Americans have become goldfishes in the transparent bowl of a data-driven era with big tech mining user data like their existence depends on it — and it arguably does. But private companies are not the only ones digging for American golden data. Government agencies are complicit too. For example, the Los Angeles Police Department reportedly trialed the services of Voyager Labs, a data collection company, for four months. There is only one way to describe what Voyager Labs does: harvest and analyze user information that would otherwise have been unavailable through regular means.
The mobile surveillance of citizens became a norm in the early 2000s, and to an extent, almost socially acceptable since it was necessary to preempt and stop violent attacks. But recent activities by companies and government agencies alike unequivocally point to one thing: existing privacy laws and regulations have grossly failed to protect Americans. At the very least, the Electronic Communications Privacy Act of 1986 (ECPA) needs strengthening to tightly regulate how software companies collect, use, and sell private data.
After all, tech companies have consistently failed to match big words and promises with actions.

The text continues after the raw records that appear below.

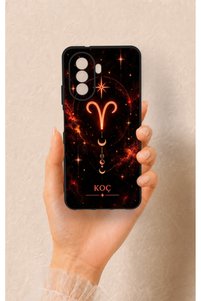 Related product image Vip Case Phone Case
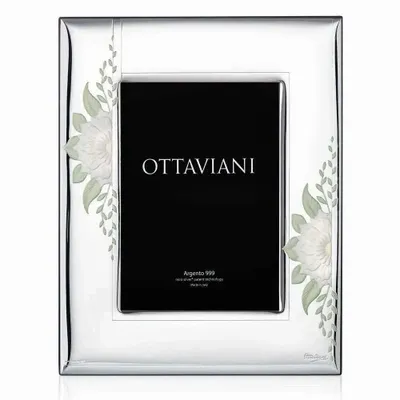 Objets design - 4014W.jpg - ASIATIDES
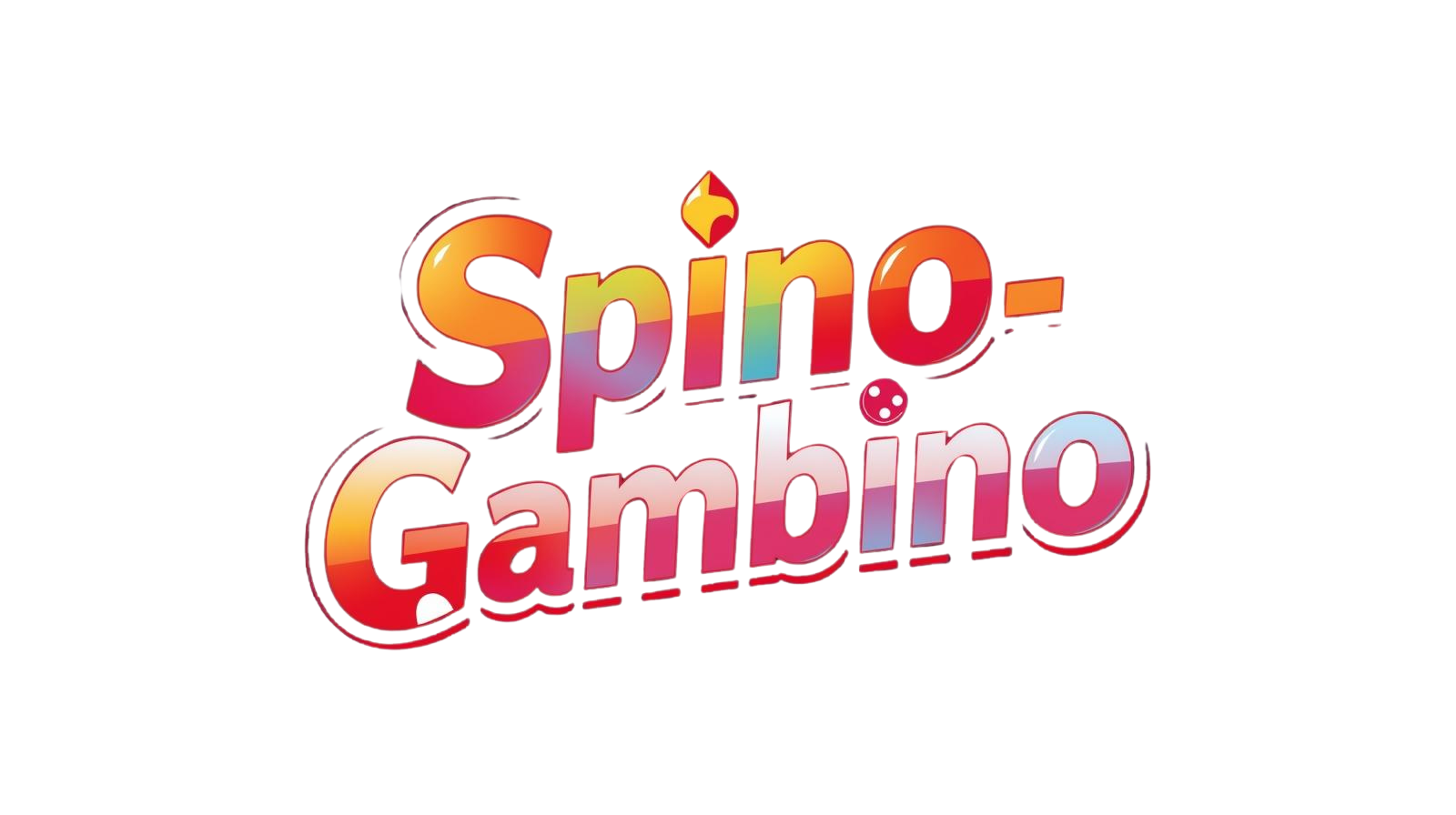 Spino-gambino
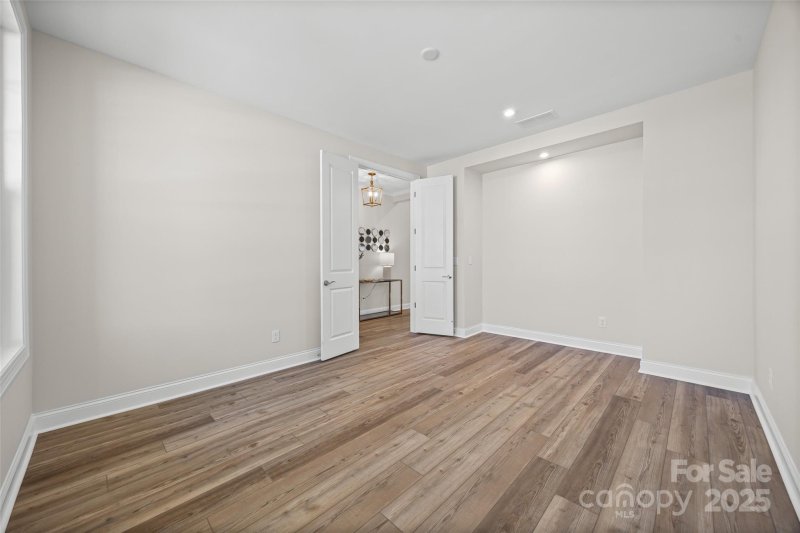 Property image 5 of 5075 Valita Road in The Gentry at Handsmill, York, SC 29745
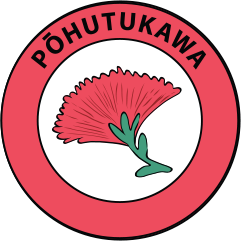 house logo Pohutukawa.png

For example, Tesla’s North American owners manual for the Model 3 and Model Y used to claim that the company protects drivers’ privacy by anonymizing data obtained from cars. However, Tesla recently rolled back this policy, but it is not the first to do this. Social media companies like Facebook and TikTok have historically been cheeky with user data, changing policies on a whim, or even denying plausible involvement in a breach of users’ trust. The spotlight also shines on smart technology companies like Amazon, Google, Roku, Netflix, and even internet service providers, which mine user data and sell them to data brokers directly and indirectly.
Using a fake account does little to stop a company from collecting your biometric and voice data or data brokers that still aggregate your information on databases for sale. You would need to specifically navigate pages and jump through several redirects to compel Facebook, Amazon — and companies with that options — to delete your information for good.
For data brokers, most of whom obtain information about you from private companies and public records, the opt-out process is more complicated (here are a few: Go Lookup, Verispy, and Zabasearch). Also, there is no guarantee a data broker will respond to your request to take down your information and stop monetizing it. So, most persons use privacy protection services like DeleteRecords, to handle the opt-out faster and more efficiently.
Although effective, you will need to perform a removal every other month because the algorithms of most data brokers start compiling new information about you soon after deleting it. It is also possible to actively monitor your data and delete them as they pop up on aggregate websites. Data collectors claim to have no control over this process and say it is automated — again, distancing themselves from the activities of the software they created.
Ultimately, the only way out of this nightmare circles back to legislation and regulatory oversight. Americans need new data privacy laws, and data brokers need regulatory oversight, and we needed them yesterday.